┌──

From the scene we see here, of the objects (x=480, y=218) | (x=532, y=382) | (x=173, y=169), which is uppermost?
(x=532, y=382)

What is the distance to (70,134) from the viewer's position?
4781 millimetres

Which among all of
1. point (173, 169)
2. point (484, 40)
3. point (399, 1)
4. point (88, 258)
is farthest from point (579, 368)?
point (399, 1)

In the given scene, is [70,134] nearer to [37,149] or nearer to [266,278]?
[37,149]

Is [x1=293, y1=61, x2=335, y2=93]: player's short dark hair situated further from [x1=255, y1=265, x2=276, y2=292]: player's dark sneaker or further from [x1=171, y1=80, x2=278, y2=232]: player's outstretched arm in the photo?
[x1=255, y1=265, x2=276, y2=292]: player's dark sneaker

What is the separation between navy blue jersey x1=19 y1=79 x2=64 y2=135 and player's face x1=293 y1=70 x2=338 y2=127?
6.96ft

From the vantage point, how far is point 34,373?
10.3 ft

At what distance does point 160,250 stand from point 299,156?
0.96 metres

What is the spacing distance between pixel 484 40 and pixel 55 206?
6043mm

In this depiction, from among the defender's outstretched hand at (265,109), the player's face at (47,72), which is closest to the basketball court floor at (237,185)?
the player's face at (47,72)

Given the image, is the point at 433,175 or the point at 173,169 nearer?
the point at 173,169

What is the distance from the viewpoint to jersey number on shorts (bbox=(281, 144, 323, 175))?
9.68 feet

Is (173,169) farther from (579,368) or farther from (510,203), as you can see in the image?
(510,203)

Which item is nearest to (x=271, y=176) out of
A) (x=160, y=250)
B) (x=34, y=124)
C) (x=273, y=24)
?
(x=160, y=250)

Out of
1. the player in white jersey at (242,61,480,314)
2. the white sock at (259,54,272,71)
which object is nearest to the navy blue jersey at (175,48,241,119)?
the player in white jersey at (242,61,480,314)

└──

THE TASK:
Convert the data above into a Markdown table with the columns "Row" and "Line", beginning at the line that contains "What is the distance from" and continuing through the end of the data. Number each line in sequence and omit blank lines.

EXPECTED ANSWER:
| Row | Line |
|---|---|
| 1 | What is the distance from the viewpoint to jersey number on shorts (bbox=(281, 144, 323, 175))? |
| 2 | 9.68 feet |
| 3 | Is (173,169) farther from (579,368) or farther from (510,203), as you can see in the image? |
| 4 | (510,203) |
| 5 | Which item is nearest to (x=271, y=176) out of |
| 6 | A) (x=160, y=250) |
| 7 | B) (x=34, y=124) |
| 8 | C) (x=273, y=24) |
| 9 | ? |
| 10 | (x=160, y=250) |
| 11 | Out of |
| 12 | 1. the player in white jersey at (242,61,480,314) |
| 13 | 2. the white sock at (259,54,272,71) |
| 14 | which object is nearest to the navy blue jersey at (175,48,241,119)? |
| 15 | the player in white jersey at (242,61,480,314) |